Documents on state registration can be received in 5 working days if the proper package of documents was submitted and the application in the form P11001 did not contain errors. Refusal of state registration as a legal one is possible only in cases expressly provided for by law (clause 1, article 23 of Federal Law No. 129-FZ of 08.08.2001 “On State Registration of Legal Entities and Individual Entrepreneurs”). The most common reason for denial of state registration is the incorrect execution of an application in the form P11001 (incorrect choice of font for filling out the form, extra spaces, incorrect text wrapping, invalid or incorrect abbreviations, omission of any field to fill out, typos). In case of refusal of state registration, the state fee is not refundable, and in case of repeated application to the tax authority for state registration, its repeated payment is required.
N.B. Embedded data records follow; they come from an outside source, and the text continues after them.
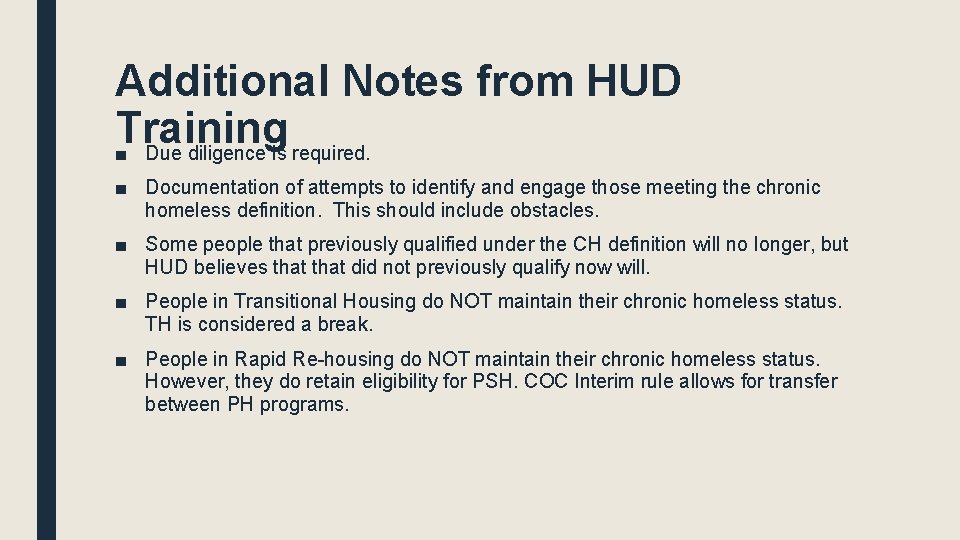 Additional Notes from HUD Training

■ Due diligence is required.

■ Documentation of attempts to identify and engage those meeting the chronic homeless definition. This should include obstacles.

■ Some people that previously qualified under the CH definition will no longer, but HUD believes that that did not previously qualify now will.

■ People in Transitional Housing do NOT maintain their chronic homeless status. TH is considered a break.

■ People in Rapid Re-housing do NOT maintain their chronic homeless status. However, they do retain eligibility for PSH. COC Interim rule allows for transfer between PH programs.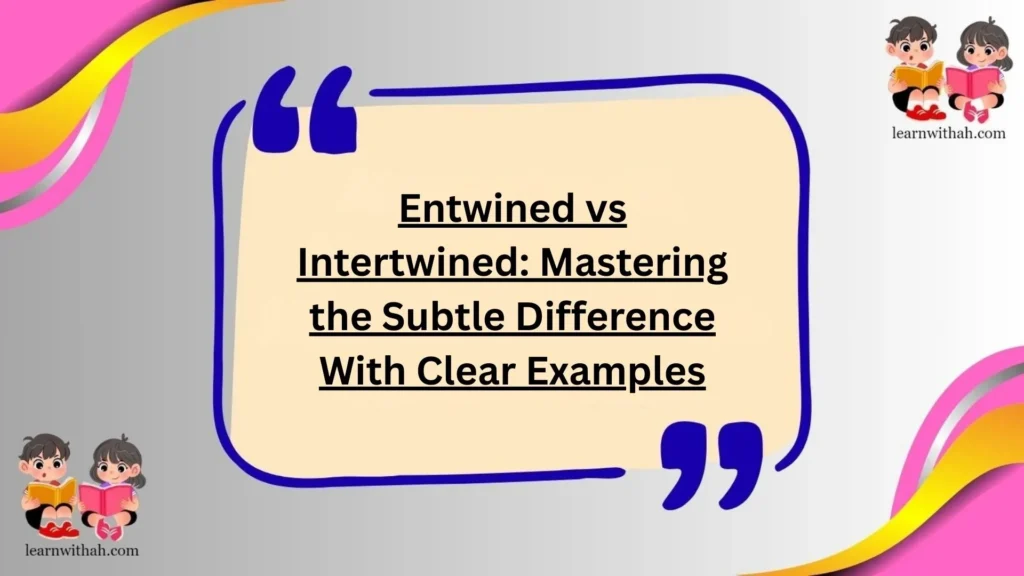 learnwithah.com

Entwined vs Intertwined: Mastering the Subtle Difference With Clear Examples

learnwithah.com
The tax authority issues the following set of documents:
  1. Certificate of state registration of a legal entity.
  2. Certificate of registration of the legal entity with the tax authority.
  3. Charter with a mark of the registering authority.
  4. Unified State Register of Legal Entities.
  5. Extract from the Unified State Register of Legal Entities.
  6. Notification of registration as an insured (if the FSS of the Russian Federation has time to send the specified documents to the tax authority before the issuance of documents from state registration).
Documents can be obtained personally or through a representative by a notarized power of attorney. Tax office can send the finished package of documents by mail. However, documents are sent by mail only to the address of registration of a legal entity. Read about registration of an individual entrepreneur here.